Exercise directions.
Go through the data below and return each line where the string "affected" occurs.

┄┄┄┄┄┄┄┄┄┄

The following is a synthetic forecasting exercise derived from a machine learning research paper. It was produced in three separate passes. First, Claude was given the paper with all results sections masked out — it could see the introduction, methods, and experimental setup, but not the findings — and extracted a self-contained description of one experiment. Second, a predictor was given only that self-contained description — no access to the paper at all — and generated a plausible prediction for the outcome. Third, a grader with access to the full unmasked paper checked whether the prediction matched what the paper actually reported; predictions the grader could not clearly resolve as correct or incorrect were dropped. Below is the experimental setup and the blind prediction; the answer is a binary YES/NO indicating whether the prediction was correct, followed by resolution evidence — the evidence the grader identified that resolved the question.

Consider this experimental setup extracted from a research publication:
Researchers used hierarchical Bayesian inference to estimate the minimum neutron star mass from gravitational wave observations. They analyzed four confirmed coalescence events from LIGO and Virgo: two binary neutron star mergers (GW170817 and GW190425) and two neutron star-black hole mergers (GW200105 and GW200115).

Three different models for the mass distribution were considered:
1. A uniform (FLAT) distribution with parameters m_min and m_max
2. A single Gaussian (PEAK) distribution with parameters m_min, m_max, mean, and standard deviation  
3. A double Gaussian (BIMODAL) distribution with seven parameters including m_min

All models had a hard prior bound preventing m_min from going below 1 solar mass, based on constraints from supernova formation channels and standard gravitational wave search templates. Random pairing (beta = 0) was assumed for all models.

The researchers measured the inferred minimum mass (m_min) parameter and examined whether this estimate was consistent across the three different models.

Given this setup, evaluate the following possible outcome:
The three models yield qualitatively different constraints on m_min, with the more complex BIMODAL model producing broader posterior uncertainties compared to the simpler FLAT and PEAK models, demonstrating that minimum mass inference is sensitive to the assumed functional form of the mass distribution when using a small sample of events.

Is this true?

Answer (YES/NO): NO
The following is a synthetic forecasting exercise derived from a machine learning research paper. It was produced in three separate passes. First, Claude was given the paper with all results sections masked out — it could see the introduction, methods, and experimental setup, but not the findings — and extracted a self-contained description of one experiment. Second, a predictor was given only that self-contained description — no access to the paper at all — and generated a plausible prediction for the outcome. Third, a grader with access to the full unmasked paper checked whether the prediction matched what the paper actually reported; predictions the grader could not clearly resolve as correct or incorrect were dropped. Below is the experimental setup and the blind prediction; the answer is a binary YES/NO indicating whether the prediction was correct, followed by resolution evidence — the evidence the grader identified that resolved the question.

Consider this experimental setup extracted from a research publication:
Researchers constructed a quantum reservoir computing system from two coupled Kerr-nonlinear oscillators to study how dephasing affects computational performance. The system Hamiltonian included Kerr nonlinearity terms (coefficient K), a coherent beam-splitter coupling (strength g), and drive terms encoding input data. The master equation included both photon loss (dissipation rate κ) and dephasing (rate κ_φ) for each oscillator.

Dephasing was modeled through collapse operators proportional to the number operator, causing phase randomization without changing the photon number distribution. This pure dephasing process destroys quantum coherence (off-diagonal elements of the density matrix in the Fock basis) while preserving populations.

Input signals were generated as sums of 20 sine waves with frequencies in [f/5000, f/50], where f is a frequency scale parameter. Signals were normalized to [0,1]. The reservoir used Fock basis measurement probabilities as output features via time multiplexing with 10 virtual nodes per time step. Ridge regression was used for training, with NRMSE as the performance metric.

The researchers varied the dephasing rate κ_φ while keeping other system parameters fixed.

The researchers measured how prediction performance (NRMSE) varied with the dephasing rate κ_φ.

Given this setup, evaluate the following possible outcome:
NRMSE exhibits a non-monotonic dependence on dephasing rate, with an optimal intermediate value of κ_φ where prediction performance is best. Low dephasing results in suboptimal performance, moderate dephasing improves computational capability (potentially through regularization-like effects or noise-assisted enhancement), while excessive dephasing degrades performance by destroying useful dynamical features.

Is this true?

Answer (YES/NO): NO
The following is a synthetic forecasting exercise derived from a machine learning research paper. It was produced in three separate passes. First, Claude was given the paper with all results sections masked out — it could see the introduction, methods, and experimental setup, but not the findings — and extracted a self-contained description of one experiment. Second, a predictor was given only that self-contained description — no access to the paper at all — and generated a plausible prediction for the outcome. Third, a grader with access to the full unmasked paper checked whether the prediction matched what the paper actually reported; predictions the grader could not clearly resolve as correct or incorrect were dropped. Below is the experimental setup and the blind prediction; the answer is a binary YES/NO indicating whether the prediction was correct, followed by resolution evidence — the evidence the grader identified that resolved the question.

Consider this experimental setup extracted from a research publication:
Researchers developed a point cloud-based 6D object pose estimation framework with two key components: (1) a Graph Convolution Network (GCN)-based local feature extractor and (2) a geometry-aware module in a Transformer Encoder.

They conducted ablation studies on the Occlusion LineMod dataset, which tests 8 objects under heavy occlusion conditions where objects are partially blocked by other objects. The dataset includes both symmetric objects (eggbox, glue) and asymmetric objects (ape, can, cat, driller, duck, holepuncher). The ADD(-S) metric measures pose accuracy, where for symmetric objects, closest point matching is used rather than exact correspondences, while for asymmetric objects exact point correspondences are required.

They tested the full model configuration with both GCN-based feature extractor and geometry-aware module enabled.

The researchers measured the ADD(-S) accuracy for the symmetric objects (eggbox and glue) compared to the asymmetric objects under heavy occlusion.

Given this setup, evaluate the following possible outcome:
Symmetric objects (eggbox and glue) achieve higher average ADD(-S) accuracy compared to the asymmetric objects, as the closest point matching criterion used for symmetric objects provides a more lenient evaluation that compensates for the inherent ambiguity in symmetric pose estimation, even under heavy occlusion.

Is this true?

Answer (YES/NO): YES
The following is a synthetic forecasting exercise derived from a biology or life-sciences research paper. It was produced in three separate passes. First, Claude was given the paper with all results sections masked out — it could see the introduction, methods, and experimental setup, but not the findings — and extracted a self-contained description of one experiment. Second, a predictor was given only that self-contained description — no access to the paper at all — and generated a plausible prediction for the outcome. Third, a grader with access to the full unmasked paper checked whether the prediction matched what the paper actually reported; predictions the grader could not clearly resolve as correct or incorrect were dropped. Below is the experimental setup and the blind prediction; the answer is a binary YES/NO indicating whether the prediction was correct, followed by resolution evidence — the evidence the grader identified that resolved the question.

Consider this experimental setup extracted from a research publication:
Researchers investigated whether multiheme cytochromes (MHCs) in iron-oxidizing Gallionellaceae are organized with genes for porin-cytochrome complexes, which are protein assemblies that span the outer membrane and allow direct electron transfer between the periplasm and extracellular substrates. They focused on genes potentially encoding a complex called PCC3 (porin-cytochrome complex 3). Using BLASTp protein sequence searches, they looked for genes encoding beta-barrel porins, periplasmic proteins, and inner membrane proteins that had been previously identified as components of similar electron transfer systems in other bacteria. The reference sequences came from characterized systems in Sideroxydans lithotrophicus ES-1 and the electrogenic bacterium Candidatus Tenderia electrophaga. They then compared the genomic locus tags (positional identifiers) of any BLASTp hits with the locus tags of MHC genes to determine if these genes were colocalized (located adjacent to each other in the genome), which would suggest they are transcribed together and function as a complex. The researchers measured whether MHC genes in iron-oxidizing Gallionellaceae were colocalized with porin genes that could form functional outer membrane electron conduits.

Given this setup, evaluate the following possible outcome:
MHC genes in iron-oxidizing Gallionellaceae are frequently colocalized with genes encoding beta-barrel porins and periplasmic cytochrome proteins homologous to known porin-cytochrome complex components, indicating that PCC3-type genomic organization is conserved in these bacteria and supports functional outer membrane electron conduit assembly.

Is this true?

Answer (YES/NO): YES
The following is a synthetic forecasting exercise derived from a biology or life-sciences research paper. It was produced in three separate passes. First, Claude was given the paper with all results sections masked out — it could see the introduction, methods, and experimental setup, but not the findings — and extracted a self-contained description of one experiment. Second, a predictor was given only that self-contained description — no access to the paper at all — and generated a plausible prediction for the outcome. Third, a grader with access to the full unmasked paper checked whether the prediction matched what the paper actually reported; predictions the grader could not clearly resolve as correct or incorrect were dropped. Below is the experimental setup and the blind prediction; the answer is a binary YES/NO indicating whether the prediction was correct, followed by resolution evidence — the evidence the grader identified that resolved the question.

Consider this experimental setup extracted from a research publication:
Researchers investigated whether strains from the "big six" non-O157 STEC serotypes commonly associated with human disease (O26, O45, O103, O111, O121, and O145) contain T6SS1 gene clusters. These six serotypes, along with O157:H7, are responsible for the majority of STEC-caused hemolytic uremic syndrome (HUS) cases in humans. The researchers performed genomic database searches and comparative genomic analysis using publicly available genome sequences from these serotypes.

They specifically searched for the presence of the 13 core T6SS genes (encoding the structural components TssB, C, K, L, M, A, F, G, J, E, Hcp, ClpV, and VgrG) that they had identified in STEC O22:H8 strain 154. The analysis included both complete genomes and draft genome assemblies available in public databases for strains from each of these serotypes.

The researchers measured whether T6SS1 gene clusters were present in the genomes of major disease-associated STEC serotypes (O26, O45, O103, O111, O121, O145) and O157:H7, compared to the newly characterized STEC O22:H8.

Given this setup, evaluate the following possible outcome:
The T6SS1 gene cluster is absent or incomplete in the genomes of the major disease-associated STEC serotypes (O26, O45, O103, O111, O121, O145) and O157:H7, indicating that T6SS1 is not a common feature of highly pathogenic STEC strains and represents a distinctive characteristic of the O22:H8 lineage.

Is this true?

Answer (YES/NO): YES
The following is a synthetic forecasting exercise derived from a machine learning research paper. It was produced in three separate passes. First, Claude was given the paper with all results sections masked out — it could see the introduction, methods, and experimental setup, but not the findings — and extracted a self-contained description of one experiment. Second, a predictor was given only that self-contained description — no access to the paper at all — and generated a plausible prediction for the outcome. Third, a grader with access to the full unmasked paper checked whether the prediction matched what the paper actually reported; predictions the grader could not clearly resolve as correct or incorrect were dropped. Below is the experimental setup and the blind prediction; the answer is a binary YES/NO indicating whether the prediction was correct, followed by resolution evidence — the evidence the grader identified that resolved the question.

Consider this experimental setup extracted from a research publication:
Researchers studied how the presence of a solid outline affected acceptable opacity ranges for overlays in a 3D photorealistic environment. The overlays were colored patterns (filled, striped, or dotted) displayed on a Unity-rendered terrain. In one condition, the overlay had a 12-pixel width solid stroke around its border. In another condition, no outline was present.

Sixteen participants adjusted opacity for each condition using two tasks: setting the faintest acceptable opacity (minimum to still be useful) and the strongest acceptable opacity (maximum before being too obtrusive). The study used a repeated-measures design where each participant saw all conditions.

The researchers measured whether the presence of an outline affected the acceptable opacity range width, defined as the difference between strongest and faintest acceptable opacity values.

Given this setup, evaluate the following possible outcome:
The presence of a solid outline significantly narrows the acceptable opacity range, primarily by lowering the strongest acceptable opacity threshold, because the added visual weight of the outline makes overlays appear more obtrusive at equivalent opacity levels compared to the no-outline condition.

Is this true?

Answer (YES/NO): NO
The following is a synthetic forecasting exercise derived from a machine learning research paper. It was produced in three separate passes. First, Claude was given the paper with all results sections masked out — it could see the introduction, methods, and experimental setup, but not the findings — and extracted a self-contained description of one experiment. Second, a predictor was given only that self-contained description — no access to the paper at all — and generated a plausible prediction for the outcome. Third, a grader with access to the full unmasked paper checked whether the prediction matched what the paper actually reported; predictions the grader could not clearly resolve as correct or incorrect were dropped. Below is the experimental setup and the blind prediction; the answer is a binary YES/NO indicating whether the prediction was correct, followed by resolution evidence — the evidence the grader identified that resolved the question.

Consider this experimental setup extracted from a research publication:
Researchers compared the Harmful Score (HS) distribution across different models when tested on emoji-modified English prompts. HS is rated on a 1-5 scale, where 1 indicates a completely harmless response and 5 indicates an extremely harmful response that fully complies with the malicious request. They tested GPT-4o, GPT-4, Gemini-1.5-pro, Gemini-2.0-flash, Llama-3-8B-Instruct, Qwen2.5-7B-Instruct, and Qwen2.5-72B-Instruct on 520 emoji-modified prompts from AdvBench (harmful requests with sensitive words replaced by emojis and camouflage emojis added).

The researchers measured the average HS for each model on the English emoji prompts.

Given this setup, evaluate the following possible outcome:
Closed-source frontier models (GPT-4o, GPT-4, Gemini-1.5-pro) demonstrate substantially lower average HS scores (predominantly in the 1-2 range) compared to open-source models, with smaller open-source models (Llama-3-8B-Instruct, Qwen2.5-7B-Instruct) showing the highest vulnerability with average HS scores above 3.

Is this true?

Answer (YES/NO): NO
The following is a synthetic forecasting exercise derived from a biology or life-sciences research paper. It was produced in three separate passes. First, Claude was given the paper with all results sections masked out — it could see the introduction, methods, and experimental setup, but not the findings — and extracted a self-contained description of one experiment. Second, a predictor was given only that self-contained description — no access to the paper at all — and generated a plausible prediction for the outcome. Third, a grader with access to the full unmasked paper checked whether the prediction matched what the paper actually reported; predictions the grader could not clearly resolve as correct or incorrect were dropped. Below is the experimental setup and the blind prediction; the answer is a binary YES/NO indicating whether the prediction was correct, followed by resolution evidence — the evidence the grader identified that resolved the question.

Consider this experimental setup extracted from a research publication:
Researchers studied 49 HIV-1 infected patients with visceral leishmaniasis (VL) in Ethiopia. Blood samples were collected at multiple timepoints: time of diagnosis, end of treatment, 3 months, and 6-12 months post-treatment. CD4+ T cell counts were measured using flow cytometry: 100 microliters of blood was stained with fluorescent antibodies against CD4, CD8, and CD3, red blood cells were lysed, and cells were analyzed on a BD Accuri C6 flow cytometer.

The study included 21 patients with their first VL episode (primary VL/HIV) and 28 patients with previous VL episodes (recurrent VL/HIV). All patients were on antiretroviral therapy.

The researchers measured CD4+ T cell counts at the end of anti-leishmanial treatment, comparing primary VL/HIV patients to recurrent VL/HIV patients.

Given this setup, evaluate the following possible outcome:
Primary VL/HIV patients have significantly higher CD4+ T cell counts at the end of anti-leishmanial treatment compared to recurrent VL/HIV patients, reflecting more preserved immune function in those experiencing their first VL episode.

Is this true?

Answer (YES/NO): NO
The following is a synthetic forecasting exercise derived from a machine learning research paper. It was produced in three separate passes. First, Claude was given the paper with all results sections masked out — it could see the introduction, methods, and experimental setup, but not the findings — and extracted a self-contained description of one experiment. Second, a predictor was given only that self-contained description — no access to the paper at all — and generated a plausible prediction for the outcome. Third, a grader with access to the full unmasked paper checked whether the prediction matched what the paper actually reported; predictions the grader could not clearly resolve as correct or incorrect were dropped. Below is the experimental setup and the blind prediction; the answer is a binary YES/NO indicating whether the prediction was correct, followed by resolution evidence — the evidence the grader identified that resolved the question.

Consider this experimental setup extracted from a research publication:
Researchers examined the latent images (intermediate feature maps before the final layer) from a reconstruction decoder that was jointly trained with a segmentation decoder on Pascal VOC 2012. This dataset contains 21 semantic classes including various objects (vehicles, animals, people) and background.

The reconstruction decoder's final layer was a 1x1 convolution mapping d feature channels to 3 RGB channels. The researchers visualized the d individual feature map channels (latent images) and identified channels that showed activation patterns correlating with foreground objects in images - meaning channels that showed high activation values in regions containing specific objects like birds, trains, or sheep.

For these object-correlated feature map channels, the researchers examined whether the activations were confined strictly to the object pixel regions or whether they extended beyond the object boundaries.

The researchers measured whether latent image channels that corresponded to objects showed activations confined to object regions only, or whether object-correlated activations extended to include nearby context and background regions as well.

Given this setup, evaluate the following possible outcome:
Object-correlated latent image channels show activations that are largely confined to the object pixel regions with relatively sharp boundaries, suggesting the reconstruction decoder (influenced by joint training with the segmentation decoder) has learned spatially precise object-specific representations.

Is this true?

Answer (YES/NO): NO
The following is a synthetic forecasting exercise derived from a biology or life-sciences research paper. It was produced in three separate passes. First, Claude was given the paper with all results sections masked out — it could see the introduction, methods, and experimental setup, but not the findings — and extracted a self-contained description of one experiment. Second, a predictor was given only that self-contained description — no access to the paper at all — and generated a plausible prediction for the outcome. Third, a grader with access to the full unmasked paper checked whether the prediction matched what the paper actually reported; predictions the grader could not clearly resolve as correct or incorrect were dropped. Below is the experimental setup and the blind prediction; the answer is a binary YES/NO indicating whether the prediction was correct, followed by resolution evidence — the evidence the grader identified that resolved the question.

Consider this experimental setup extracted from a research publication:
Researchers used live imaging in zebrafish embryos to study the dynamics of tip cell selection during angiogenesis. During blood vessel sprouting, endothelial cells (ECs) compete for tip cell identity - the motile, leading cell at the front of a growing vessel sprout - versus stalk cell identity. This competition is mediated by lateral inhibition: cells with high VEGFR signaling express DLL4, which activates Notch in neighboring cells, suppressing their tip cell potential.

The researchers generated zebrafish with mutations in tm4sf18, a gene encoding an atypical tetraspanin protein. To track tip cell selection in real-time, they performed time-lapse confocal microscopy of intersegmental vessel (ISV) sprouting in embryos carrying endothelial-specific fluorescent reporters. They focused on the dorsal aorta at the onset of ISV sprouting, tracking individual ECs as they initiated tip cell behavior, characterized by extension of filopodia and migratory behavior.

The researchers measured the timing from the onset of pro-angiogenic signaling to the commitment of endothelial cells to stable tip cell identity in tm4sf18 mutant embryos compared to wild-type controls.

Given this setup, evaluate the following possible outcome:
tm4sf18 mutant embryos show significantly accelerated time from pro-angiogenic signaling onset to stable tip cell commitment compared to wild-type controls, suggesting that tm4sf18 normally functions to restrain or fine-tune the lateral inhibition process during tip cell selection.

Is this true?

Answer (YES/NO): NO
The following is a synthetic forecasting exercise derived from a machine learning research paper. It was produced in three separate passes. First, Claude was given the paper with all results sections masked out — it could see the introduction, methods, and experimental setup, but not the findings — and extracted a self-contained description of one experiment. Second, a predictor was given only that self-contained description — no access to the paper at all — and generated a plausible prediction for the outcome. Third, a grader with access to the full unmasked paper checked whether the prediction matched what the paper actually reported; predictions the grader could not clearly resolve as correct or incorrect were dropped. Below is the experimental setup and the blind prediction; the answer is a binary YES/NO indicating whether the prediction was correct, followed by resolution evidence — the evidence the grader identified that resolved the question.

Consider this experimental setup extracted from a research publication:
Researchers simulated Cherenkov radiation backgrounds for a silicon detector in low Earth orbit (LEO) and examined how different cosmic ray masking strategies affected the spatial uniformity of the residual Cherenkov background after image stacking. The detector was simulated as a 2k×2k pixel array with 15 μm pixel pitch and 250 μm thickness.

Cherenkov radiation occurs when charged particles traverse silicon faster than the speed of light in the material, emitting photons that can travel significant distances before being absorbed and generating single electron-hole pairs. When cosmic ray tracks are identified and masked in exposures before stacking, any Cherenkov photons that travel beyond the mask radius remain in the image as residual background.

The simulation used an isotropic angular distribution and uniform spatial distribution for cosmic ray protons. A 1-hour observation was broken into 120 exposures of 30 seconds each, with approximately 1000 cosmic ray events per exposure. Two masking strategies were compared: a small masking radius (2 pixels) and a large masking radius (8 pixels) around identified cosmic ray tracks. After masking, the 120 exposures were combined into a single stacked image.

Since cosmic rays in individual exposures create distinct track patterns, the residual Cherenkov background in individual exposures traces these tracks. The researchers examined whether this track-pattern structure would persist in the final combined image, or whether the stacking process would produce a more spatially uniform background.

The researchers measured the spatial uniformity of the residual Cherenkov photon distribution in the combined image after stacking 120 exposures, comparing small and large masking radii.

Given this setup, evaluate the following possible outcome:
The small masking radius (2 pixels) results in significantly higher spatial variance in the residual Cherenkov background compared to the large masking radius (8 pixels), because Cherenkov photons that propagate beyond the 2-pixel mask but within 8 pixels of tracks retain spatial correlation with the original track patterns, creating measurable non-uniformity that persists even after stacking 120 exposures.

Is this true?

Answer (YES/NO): NO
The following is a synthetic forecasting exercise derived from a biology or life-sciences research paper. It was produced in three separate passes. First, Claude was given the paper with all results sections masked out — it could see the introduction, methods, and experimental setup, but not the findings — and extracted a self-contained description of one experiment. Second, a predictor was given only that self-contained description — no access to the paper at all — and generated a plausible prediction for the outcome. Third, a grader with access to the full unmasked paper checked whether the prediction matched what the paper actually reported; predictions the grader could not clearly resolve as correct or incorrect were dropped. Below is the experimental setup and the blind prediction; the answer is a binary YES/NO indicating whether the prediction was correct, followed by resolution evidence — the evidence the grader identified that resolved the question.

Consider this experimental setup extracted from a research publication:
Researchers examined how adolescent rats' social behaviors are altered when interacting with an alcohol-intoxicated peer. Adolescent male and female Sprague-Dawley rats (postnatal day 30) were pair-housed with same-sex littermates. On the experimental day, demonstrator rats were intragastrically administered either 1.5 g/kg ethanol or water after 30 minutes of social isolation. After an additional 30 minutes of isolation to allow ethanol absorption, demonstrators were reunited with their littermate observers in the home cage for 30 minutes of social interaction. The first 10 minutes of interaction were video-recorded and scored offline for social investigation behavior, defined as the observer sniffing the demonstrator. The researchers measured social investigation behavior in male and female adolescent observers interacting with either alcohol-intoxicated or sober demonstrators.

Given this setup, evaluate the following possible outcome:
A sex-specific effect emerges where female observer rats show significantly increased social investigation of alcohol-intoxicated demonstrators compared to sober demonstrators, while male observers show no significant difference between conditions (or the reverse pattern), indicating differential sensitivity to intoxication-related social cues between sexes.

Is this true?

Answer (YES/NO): NO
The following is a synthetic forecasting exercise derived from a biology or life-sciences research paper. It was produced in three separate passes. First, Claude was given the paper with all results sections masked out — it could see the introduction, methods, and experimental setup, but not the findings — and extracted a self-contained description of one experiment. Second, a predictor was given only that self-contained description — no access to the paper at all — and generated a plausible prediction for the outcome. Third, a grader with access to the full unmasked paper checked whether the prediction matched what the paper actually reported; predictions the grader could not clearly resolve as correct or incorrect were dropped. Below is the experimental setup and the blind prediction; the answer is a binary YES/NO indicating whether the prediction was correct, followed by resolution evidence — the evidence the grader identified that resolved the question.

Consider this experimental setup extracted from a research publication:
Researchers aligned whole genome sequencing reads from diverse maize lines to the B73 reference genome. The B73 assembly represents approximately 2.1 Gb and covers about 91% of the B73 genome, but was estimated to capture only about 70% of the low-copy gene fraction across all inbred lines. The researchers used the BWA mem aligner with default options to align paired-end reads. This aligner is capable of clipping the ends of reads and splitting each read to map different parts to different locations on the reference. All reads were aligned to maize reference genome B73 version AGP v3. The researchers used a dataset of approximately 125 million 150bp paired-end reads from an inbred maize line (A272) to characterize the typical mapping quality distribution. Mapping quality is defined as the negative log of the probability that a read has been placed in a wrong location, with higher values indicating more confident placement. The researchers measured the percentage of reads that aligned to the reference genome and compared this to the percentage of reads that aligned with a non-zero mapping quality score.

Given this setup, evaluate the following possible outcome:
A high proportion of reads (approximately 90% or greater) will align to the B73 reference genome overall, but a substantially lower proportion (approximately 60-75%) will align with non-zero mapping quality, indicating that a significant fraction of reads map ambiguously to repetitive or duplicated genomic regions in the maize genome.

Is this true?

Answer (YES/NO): NO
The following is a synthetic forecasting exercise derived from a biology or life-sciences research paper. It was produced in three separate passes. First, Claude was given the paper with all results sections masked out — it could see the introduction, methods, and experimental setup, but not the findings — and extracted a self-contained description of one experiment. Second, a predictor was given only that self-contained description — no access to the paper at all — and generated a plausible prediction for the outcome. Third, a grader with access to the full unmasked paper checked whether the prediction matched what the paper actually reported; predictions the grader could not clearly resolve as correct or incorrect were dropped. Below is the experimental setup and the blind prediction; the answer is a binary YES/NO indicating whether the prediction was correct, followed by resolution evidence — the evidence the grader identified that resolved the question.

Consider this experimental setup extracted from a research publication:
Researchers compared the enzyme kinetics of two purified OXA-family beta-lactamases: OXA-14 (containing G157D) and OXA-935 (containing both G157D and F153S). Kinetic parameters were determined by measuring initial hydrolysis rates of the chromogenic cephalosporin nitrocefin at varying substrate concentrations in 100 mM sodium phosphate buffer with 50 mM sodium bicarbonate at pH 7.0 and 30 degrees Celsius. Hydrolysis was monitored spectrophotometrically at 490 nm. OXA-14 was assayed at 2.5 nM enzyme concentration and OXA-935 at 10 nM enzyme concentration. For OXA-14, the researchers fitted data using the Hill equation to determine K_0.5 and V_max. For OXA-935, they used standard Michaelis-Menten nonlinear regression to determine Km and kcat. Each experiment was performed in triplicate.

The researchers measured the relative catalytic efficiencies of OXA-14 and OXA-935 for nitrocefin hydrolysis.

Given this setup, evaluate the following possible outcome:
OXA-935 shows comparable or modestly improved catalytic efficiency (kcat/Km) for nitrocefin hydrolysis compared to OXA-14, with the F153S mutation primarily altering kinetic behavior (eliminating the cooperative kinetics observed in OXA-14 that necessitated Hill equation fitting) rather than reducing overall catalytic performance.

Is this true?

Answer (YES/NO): NO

┄┄┄┄┄┄┄┄┄┄

Answer box.
Researchers studied how the presence of a solid outline affected acceptable opacity ranges for overlays in a 3D photorealistic environment. The overlays were colored patterns (filled, striped, or dotted) displayed on a Unity-rendered terrain. In one condition, the overlay had a 12-pixel width solid stroke around its border. In another condition, no outline was present.
The researchers measured whether the presence of an outline affected the acceptable opacity range width, defined as the difference between strongest and faintest acceptable opacity values.
Researchers simulated Cherenkov radiation backgrounds for a silicon detector in low Earth orbit (LEO) and examined how different cosmic ray masking strategies affected the spatial uniformity of the residual Cherenkov background after image stacking. The detector was simulated as a 2k×2k pixel array with 15 μm pixel pitch and 250 μm thickness.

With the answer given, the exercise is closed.